Brief
Filter this material down to the lines that contain the string "Nail", and return those lines.

Task input
#####

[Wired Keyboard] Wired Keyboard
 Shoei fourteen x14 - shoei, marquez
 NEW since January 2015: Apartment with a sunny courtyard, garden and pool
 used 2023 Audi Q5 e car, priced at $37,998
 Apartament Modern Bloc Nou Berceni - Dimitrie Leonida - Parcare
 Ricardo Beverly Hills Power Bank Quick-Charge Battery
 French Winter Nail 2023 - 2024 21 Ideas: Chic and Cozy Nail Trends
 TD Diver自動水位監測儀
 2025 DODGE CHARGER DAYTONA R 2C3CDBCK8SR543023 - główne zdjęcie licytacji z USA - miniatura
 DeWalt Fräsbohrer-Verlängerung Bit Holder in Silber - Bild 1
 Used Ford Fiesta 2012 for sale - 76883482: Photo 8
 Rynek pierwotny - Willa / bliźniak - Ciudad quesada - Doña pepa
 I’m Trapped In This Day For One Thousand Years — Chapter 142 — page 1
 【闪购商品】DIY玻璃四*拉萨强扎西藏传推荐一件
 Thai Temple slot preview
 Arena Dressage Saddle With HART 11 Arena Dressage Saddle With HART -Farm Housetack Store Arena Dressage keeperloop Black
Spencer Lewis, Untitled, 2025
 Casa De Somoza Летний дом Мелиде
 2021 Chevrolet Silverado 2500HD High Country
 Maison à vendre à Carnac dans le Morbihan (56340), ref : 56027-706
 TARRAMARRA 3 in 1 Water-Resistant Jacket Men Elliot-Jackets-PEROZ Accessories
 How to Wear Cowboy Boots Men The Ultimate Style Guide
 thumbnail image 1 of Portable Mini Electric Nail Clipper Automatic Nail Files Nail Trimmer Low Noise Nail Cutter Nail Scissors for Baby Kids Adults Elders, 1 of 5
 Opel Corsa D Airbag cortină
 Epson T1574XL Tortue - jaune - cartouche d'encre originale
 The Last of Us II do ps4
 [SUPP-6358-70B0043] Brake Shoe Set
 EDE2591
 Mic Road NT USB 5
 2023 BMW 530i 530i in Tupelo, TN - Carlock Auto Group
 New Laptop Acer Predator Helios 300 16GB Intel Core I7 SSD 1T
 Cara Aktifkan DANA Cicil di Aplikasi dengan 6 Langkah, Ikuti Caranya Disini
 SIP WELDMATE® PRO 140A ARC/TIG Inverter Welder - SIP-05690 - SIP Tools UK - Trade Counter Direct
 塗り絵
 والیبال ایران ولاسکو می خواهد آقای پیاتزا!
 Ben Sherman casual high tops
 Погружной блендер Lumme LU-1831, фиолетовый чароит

#####

Completed task
 French Winter Nail 2023 - 2024 21 Ideas: Chic and Cozy Nail Trends
 thumbnail image 1 of Portable Mini Electric Nail Clipper Automatic Nail Files Nail Trimmer Low Noise Nail Cutter Nail Scissors for Baby Kids Adults Elders, 1 of 5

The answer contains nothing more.